*Excerpted passage:*
For the last 2+ years, I’ve(32M) taken a lot of steps to try and improve my social life. During that time, I moved to a city that is supposed to have a lot more people my age than the small town I was in previously. In the time that I’ve been here, I’ve gotten involved in a lot of things I’m interested in: martial arts, volunteering at church, going to a gym I like, and other smaller stuff.

The problem is, I haven’t met any single women at any of these places. I haven’t been on a date in about 11 years now, and I feel like that fact alone is on me like a bad smell. But I wouldn’t even know that for sure because I haven’t met any women who it would be possible for me to date, let alone someone I would be interested in. Back when I was around a lot of single women(college), I knew I was bad at attracting people but I had one long-term relationship. I’m not a believer in putting people on a 1-10 scale, but I have zero sense of where I stand on overall attractiveness except that I know my face is terribly unpleasant to look at. That’s my only tangible data point. The only other data I have is that most people I know like to crack jokes about men who don’t attract women (I’m not sure if they include me in that or are just not realizing that I’m the butt of the joke), and that my low confidence puts me at a gigantic disadvantage.

With that in mind, I want to experience love and belonging, so I want to know how to meet someone to be in love with. All of my friends are in committed relationships, and I’ve been told more than once that they’d like to set me up with friends of theirs, but none of their friends are available. Saturday nights are the worst for me because everyone(understandably) wants to spend that time with their SOs. There’s no space for a single guy in a gathering of couples, which is fair, so there’s no one to blame but myself. Being excluded at times is a natural consequence of being single. I view it as a sort of penalty for my failure to attract someone.

*Direction A:*
Do these statements agree with the dating post? Answer yes or no for each, quoting the words of the post that decide it.
(i) The writer has not been on a date in about 11 years.
(ii) The writer has met several single women through martial arts.
(iii) The writer's friends have offered to set the writer up with friends of theirs.
*Direction B:*
Answer these questions from the dating post:
(i) How old is the writer?
(ii) Which night of the week does the writer call the worst?
(iii) How many long-term relationships did the writer have back in college?
*Direction C:* Carry the dating post forward from its last sentence, keeping the writer's voice.

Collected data

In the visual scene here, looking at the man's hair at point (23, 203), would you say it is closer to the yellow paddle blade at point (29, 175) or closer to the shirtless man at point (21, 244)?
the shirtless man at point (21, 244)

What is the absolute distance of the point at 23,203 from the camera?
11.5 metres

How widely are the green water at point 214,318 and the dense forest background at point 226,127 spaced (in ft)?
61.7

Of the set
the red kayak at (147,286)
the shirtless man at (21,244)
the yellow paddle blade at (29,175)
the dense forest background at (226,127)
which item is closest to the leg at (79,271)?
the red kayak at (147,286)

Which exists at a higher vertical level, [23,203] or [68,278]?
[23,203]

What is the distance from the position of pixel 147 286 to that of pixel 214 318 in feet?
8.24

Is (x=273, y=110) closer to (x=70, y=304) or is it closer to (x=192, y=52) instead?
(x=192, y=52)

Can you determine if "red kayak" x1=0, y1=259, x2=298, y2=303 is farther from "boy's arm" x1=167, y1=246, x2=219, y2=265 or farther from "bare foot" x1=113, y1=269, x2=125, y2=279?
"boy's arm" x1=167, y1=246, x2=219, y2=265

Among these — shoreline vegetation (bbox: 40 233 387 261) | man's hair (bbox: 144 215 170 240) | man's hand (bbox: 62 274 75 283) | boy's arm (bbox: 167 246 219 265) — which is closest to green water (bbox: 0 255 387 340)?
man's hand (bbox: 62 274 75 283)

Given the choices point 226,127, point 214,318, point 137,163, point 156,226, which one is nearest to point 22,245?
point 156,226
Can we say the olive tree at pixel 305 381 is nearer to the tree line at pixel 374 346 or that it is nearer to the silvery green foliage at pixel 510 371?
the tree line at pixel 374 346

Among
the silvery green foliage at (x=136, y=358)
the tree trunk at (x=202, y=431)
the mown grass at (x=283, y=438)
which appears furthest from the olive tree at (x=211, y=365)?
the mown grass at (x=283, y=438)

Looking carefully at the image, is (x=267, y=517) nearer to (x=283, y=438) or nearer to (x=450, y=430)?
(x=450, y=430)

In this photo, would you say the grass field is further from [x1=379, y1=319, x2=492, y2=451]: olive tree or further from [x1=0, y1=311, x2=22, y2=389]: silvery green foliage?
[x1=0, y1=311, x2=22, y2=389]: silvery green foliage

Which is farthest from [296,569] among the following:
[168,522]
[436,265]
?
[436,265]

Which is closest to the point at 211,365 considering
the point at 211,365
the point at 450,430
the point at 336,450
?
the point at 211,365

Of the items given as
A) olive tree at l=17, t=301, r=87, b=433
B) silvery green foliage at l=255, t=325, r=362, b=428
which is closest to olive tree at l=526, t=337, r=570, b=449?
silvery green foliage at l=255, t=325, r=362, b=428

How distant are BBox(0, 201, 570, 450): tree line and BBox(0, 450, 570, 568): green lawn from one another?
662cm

*Right answer A:*
(i) Yes: "I haven’t been on a date in about 11 years now"
(ii) No: "I haven’t met any single women at any of these places."
(iii) Yes: "I’ve been told more than once that they’d like to set me up with friends of theirs"

*Right answer B:*
(i) 32
(ii) Saturday night
(iii) One

*Right answer C:*
The next most common advice that is suggested is to go to activities where you can meet people. The trouble is, most of my weekdays are already packed with things I like and people I like. Some of my obligations are slowing down, so I’m thinking of getting back into yoga (I did it a few years back and liked it, but the instructor had a weird thing with calling my body “feminine” which got uncomfortable over time). But I’m worried that I’ll still be stuck in the same problem: what if I don’t meet single women there, and then I feel attached to something that isn’t actually getting me closer to my life’s goal of finding love? Additionally, yoga has the added stereotype of unattractive single dudes (like me) showing up to hit on women and/or stare at tight pants. While I’m genuinely interested in the topic, I don’t want to come off as one of those guys. Since people can sense my lack of confidence, I’m worried that I’ll walk in looking like a big ol’ red flag.

Online dating is a definite no go because it’s too picture-centric. The only way anyone might find me interesting is if I’m talking or doing something. My appearance has zero mileage.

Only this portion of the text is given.